> Exercise instructions: Continue the review of Bonerama's concert at the Tribeca Rock Club from the point where it stops.

> Text to read:

Bonerama, Tribeca Rock Club NYC- 3/18

Bonerama's pilgrimage from New Orleans to New York's Tribeca Rock Club has become a rite of spring. Their two-night stand at the small venue always seems to fall close to the Allman Brothers' annual run at the Beacon Theater, and this year the city was abuzz with not only the Allmans and their various side projects but also a vast coterie of shows featuring Jimmy Cliff, Charlie Hunter, Van Morrison, Steve Earle, Adam Deitch, Percy Hill, and a few stealth gigs by the recently reunited Black Crowes playing just outside of the city limits. Amidst all this musical bliss, could Bonerama hang with the heavy hitters?

Playing a CD release party almost a year to the date of recording their fantastic live album at the same venue (_Live From New York_), Bonerama opened with a curveball in a new arrangement of Quincy Jones classic, "Soul Bossa Nova." Known by many as the theme to Austin Powers, the band took a laid back approach to the bopping opening number. The tone changed a few songs later when a raucous "Whipping Post" was unleashed upon the crowd. With a ripping lead by Craig Klein, the band rocked into high gear and took the crowd along for the ride. The "Smylin' Myron" that followed featured some exploratory jamming and a bizarre sousaphone solo from Matt Perrine atop a cool breakbeat. Once again, a major shift occurred as the rhythm section took a break while the trombones reveled in the gentle Dixieland swing of "Dan's Dilemma." Just when the vibe was nice and calm, a truly psychedelic "Bone Up" was busted out, courtesy of a deliciously liquid-like guitar solo from Bert Cotton.

Set One had ended without any sense of a throughline. The songs were all over the stylistic map, and much of the jamming had meandered out into the nether reaches of space. The hard rockin', bones-in-your-face version of Bonerama was AWOL. On the other hand, the rhythm section had definitely tightened up and had moved leaps and bounds forward with the addition of new drummer Eric Bolivar. Despite only having previously played a handful of gigs with Bonerama, his commanding presence on the kit seemed to rally and inspire those around him. Suddenly, Bonerama had become much more than four trombones and a backup band. Both Perrine and Cotton were now getting their fair share of raging solos, and Bolivar was pounding the skins with authority.

The second set delivered what the audience wanted to hear. The New Orleans classic "Hey Now Baby" brought forth that familiar second-line beat and segued straight into The Meters' "Cabbage Alley." Suddenly, everyone was on their feet and grooving hard before Bolivar's tenacious drumming on "The Wizard" had fists pumping across the room. A brief "Sunshine of Your Love" jam brought approval from the crowd before moving right into a "Crosstown Traffic" that delighted the audience.

> Stored records:
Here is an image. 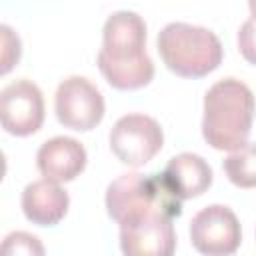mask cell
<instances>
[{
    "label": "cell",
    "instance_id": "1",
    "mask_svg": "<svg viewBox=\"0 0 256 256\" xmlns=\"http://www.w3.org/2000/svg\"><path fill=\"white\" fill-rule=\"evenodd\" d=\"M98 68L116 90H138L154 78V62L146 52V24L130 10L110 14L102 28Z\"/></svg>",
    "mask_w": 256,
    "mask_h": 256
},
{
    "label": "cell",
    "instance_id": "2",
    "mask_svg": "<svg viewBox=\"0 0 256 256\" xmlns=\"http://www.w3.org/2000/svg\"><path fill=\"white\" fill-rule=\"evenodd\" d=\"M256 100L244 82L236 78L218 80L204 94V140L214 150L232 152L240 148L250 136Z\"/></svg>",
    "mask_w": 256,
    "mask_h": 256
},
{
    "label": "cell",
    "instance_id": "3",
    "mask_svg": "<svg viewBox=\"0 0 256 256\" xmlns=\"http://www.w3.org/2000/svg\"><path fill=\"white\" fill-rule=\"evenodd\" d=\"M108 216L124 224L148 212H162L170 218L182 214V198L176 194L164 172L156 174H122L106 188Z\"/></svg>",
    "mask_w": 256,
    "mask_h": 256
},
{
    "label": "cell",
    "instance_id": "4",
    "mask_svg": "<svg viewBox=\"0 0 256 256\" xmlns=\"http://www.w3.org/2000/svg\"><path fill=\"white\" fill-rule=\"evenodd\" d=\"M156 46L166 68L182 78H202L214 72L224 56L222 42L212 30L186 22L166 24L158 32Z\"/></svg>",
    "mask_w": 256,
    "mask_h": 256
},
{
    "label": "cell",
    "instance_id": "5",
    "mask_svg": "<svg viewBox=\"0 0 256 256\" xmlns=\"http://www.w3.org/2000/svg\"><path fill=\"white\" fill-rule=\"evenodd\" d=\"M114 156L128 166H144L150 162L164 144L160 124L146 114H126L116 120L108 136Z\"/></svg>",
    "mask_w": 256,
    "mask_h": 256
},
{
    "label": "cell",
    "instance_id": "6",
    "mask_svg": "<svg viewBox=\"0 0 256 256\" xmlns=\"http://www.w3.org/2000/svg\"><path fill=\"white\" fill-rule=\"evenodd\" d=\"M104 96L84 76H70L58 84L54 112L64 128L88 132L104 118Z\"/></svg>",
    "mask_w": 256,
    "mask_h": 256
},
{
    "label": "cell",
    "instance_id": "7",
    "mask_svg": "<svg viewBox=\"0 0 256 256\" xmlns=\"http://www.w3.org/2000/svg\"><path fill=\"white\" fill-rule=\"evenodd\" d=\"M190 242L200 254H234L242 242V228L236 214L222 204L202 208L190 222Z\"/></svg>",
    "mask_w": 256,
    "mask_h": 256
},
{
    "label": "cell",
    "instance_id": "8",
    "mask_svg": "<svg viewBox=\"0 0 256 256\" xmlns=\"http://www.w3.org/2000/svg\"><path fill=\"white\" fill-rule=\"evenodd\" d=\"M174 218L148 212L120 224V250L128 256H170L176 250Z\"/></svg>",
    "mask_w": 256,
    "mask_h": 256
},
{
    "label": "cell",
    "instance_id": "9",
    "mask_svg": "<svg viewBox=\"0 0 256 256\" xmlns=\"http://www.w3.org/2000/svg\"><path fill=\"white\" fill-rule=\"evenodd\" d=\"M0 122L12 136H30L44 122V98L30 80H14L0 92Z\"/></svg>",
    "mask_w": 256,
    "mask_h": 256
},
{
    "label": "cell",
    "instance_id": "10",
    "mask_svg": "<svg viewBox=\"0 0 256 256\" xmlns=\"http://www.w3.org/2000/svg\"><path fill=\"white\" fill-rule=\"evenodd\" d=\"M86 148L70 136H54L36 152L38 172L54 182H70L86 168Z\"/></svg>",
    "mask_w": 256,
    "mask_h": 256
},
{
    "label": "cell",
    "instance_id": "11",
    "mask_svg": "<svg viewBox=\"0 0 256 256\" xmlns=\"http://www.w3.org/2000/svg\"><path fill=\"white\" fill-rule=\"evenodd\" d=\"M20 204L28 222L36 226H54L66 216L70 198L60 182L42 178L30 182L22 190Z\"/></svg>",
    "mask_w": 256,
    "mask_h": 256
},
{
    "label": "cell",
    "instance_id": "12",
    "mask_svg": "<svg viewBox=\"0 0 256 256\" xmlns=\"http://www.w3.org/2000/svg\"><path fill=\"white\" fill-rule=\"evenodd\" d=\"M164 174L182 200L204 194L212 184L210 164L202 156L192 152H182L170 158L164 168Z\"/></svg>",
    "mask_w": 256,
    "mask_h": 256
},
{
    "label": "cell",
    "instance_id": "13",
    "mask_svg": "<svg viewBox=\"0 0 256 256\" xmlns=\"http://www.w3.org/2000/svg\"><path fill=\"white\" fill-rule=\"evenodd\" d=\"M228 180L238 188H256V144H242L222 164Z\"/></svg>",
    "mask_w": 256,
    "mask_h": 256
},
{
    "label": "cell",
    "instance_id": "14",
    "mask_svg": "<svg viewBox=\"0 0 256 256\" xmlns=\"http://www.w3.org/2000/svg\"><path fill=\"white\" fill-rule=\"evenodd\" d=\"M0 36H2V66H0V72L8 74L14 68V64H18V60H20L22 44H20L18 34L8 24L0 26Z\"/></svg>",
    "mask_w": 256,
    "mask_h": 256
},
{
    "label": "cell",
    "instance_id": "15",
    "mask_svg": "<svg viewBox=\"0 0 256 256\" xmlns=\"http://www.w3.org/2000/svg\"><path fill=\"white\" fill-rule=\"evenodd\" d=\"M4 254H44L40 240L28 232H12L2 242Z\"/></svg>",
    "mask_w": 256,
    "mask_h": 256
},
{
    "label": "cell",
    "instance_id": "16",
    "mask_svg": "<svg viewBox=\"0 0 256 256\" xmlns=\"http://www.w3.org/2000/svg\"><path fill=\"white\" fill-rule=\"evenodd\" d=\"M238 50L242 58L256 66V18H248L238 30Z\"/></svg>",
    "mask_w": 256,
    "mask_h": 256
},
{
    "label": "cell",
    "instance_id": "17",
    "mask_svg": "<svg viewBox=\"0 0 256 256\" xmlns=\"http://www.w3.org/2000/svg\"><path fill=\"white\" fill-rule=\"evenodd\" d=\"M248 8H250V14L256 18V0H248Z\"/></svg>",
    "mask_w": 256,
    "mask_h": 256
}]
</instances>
==
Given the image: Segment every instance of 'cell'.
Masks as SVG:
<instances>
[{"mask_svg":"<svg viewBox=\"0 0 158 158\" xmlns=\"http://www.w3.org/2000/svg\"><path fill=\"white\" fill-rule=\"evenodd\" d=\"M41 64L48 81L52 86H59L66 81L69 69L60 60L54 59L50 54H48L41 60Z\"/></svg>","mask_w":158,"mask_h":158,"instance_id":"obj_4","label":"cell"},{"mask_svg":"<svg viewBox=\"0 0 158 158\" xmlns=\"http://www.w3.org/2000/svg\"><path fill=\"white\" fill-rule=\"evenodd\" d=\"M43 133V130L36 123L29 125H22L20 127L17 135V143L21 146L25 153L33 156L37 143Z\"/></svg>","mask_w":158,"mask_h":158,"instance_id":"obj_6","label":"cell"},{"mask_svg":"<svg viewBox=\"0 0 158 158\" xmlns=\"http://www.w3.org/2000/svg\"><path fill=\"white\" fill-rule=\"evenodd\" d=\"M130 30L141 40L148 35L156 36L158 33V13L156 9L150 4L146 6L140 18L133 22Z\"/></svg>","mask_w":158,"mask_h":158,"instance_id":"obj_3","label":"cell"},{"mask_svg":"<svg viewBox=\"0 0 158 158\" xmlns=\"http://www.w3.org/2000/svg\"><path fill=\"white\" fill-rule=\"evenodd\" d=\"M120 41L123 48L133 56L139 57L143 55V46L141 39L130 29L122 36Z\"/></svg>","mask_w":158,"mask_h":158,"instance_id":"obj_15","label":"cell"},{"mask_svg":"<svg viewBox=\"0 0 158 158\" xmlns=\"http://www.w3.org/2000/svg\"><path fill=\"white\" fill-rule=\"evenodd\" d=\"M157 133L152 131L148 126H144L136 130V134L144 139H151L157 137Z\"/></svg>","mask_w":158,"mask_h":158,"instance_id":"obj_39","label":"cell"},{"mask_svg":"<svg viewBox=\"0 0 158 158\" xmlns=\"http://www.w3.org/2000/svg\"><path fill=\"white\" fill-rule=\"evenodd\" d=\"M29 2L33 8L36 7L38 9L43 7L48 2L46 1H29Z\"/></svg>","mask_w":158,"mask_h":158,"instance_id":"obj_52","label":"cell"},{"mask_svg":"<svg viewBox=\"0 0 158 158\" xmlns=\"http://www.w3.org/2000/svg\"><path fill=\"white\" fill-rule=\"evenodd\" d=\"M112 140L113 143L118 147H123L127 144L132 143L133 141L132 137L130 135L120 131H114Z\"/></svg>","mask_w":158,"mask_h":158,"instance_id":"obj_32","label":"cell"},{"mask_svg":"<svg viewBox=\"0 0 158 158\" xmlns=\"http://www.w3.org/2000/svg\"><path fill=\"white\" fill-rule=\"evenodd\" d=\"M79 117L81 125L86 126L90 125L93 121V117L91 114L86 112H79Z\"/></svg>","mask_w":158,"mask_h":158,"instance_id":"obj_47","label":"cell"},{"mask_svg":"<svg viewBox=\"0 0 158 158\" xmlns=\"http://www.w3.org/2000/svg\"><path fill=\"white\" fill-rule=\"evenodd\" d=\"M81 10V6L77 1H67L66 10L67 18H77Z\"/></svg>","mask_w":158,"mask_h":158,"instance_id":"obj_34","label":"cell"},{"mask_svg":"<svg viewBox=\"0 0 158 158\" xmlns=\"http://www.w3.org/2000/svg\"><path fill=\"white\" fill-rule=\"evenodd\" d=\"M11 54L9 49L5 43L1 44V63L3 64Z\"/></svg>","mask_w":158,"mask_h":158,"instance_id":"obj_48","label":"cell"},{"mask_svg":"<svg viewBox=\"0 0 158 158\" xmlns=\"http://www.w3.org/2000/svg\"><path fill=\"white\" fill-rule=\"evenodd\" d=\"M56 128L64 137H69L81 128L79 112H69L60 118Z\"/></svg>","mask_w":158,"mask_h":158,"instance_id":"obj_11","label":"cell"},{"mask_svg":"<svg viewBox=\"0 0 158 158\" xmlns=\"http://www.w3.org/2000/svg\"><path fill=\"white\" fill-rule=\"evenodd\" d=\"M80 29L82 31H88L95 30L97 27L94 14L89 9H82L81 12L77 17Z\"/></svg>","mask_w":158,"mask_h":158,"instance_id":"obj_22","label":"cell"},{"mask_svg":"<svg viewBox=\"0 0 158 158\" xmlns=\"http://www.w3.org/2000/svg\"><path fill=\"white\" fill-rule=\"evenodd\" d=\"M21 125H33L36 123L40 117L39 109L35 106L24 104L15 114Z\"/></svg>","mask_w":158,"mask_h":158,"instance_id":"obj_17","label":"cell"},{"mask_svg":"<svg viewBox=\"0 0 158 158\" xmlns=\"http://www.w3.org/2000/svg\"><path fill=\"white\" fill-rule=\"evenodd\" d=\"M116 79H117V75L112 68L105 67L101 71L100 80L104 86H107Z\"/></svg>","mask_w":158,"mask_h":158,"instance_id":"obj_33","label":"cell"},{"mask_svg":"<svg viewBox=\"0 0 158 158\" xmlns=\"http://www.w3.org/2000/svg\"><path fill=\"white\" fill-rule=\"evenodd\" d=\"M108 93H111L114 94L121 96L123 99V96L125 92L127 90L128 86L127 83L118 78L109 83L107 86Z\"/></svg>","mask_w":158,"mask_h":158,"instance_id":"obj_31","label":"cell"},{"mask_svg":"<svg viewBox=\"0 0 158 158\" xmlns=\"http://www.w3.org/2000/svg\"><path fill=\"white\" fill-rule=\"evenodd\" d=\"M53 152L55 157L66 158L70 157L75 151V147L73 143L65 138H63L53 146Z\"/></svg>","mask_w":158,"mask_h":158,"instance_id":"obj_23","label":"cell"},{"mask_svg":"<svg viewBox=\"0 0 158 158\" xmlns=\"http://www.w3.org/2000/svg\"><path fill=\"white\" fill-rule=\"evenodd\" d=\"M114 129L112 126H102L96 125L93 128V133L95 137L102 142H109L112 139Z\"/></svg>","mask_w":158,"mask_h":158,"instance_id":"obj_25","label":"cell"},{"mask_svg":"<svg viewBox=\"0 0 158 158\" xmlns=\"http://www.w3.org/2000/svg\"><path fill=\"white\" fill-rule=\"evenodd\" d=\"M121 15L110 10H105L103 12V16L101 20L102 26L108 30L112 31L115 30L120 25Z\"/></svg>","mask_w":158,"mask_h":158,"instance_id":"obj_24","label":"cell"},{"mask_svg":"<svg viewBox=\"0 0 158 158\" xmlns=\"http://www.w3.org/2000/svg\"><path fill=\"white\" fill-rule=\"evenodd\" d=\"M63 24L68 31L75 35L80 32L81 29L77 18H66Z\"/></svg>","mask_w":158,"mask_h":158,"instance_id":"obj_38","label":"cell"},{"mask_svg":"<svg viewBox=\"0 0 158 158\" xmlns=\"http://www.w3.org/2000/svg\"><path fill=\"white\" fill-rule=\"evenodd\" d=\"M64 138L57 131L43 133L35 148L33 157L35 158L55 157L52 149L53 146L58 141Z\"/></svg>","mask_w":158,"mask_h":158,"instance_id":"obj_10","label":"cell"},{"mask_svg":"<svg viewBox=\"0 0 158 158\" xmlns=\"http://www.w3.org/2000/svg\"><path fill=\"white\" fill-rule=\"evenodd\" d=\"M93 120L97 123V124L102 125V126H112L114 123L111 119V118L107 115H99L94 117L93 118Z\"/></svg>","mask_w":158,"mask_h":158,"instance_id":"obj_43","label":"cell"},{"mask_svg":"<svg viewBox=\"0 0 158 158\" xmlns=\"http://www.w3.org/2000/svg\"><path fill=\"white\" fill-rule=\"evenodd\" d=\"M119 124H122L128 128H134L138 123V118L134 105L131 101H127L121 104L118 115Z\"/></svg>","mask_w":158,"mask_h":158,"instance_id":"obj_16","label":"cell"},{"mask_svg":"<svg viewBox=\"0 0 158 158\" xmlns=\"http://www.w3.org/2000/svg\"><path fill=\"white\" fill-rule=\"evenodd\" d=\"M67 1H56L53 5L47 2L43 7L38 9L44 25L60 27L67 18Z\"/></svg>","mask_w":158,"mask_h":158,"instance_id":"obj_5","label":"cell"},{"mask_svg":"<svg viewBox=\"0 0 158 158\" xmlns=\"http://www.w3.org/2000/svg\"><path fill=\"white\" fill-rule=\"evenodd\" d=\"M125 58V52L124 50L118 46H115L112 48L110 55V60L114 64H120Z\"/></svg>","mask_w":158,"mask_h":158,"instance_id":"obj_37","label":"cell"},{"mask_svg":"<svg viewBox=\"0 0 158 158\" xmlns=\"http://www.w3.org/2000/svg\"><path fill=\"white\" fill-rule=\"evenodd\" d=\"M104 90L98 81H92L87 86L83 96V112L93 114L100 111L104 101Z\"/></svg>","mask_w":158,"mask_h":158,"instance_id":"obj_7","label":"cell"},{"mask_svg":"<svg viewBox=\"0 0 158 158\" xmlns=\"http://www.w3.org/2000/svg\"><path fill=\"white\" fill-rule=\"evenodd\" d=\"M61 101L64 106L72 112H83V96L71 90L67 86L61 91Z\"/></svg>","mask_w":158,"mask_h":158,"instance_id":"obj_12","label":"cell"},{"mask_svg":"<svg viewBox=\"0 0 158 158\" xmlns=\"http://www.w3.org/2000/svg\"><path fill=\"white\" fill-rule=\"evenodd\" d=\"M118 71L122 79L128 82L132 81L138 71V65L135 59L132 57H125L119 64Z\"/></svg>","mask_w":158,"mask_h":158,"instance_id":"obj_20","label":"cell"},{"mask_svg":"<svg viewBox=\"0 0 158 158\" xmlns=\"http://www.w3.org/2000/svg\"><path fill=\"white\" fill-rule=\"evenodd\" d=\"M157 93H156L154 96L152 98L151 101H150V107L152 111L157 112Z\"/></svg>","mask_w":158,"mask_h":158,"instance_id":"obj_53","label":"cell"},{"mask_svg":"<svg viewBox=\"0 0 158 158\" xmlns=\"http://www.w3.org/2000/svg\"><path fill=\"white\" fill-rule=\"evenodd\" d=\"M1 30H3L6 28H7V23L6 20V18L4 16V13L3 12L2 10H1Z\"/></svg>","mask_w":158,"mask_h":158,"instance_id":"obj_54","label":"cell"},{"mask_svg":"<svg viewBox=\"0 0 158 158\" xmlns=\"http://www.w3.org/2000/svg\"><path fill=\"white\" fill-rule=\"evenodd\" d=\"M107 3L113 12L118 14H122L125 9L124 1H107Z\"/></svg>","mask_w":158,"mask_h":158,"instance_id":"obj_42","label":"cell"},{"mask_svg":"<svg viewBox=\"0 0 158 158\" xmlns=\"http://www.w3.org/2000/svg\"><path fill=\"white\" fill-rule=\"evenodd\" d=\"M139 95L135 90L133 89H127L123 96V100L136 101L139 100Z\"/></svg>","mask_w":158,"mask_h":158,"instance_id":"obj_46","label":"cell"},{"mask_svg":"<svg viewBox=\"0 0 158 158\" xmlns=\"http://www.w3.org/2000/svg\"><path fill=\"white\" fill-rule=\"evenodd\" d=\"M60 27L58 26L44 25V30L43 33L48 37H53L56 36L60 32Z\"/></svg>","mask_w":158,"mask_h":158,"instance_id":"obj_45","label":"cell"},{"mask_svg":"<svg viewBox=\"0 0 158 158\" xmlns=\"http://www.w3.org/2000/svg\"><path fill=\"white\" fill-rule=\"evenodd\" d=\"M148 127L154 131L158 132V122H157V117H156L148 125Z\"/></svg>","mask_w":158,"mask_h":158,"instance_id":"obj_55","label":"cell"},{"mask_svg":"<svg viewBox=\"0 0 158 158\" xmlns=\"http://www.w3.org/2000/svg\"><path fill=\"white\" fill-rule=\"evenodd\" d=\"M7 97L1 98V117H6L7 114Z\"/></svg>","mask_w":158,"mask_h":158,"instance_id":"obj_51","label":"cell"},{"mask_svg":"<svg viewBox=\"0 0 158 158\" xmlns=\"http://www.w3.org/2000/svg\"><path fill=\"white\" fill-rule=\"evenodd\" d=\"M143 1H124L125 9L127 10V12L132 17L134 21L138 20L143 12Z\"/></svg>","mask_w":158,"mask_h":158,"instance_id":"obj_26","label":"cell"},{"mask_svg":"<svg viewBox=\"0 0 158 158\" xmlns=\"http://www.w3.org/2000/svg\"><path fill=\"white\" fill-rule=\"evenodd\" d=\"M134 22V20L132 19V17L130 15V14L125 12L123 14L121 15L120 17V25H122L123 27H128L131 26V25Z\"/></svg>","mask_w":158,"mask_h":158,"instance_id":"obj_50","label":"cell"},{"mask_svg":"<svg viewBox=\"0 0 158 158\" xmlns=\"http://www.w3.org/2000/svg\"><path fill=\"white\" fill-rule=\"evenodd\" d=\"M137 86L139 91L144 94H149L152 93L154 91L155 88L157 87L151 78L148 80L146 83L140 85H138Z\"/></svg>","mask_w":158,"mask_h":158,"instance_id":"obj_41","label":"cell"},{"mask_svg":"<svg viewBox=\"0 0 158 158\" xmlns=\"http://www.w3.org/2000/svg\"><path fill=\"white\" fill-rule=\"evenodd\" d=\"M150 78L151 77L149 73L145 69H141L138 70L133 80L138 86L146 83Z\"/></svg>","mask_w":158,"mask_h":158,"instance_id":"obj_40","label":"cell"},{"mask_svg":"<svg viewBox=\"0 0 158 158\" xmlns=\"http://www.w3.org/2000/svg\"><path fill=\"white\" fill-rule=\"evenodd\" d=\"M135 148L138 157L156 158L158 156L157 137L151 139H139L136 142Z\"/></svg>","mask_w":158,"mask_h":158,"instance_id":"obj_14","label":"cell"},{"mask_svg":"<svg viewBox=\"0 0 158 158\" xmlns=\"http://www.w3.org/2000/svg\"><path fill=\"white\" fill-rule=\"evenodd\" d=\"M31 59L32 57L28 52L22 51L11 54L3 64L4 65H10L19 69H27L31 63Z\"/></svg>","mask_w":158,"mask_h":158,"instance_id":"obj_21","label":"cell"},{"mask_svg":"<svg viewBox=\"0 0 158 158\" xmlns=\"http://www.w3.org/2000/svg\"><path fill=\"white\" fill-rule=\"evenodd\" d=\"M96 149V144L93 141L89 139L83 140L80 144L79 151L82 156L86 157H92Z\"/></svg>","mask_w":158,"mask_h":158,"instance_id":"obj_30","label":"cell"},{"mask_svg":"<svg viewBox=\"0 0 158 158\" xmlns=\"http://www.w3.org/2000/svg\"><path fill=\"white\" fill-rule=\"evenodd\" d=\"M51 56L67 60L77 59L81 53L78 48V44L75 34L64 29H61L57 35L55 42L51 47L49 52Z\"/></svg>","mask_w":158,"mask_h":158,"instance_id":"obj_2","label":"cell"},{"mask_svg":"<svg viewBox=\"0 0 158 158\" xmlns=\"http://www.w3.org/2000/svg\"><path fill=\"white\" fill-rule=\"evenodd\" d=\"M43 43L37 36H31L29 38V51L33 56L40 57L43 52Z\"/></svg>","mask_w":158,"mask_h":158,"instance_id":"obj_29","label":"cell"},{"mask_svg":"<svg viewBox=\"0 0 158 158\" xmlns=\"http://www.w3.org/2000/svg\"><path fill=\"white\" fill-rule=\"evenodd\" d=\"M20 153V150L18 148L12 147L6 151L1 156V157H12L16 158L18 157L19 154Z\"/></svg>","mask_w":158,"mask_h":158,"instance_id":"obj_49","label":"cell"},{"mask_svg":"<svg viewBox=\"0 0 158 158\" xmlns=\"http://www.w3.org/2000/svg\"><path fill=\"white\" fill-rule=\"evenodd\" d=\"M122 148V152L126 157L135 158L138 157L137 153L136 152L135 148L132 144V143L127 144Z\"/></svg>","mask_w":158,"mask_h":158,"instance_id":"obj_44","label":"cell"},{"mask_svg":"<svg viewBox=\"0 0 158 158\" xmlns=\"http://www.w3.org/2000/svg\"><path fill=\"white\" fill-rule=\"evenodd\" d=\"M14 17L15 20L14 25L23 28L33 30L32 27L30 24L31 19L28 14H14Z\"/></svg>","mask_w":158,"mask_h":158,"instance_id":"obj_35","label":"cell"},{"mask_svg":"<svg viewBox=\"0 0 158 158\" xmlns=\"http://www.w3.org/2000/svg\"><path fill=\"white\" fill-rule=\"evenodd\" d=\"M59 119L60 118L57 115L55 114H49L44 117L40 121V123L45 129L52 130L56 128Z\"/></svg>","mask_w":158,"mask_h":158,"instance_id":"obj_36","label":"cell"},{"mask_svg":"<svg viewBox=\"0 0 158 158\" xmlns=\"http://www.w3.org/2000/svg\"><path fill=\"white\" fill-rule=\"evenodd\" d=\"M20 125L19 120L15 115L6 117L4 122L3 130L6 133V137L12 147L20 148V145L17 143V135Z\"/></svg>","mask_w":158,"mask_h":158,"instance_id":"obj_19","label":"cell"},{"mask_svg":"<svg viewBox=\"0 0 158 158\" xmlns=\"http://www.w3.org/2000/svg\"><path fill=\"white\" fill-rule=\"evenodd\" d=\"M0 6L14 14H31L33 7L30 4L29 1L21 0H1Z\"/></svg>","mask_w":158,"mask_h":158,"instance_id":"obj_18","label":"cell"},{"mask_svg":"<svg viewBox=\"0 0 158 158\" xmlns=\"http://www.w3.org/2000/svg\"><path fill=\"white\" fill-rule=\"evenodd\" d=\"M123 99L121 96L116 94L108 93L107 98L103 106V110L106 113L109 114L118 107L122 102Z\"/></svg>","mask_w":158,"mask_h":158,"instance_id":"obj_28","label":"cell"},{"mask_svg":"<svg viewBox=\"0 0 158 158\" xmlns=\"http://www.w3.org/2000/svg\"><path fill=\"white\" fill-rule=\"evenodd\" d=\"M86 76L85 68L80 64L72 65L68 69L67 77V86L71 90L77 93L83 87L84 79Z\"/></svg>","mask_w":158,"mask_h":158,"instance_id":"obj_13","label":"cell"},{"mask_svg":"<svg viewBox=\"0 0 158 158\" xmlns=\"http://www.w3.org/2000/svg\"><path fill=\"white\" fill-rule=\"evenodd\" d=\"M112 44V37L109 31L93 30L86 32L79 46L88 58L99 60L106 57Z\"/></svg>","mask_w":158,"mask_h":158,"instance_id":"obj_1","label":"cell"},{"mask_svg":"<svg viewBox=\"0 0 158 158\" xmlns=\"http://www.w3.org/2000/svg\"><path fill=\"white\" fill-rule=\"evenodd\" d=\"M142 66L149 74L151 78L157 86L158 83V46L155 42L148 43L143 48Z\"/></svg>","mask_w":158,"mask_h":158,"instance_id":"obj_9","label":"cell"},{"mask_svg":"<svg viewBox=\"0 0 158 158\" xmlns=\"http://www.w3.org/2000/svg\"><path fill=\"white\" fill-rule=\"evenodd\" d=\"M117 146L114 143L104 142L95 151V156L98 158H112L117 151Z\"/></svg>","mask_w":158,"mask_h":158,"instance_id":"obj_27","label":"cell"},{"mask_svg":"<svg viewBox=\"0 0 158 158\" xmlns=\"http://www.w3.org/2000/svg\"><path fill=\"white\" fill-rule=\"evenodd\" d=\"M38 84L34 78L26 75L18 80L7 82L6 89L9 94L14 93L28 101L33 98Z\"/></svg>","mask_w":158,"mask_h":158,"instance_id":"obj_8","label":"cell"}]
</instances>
* * *
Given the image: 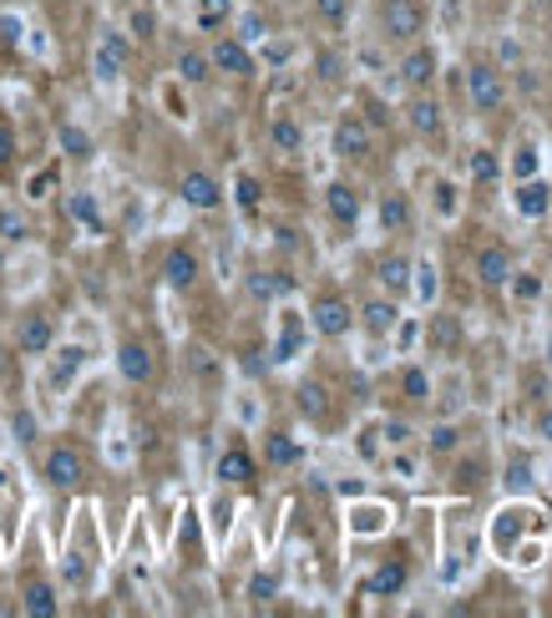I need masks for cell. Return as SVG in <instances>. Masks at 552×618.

> Task response:
Unfortunately, New Orleans-themed shows in New York seem to bring out of oodles of Tulane grads who majored in Alcoholism and minored in Obnoxious Behavior. This night was no exception, and while the band got quiet as Mark Mullins took a spirited solo, I was treated to the conversation of a young lady who screamed into her cellphone, "They're awesome! They played War Pigs! You know, dahhhhh-dahh-dah! Da-dah-da-dahh-da-dah-da-da!" (She sang this to the tune of "The Wizard.") Her conversation was one of many, and as the chattering grew louder and louder, Bolivar stepped up and saved the day. He started banging his drum sticks together in time with the beat of the solo and encouraged the audience to join him. Within seconds, the entire club had shut up and was now clapping along, transfixed on the music. Seizing the opportunity, the band whipped into crowd-favorite "Shake Your Rugalator" and the dance party was in full swing with Klein's fun-loving composition. The crowd was back on board and stayed with the band through a sit-in by trombonist Todd Londagin (where do they keep finding these trombone players?) and a tight "Blues For Ben." The show closed with a raucous "War Pigs," but unfortunately, Obnoxious Cellphone Girl had already departed.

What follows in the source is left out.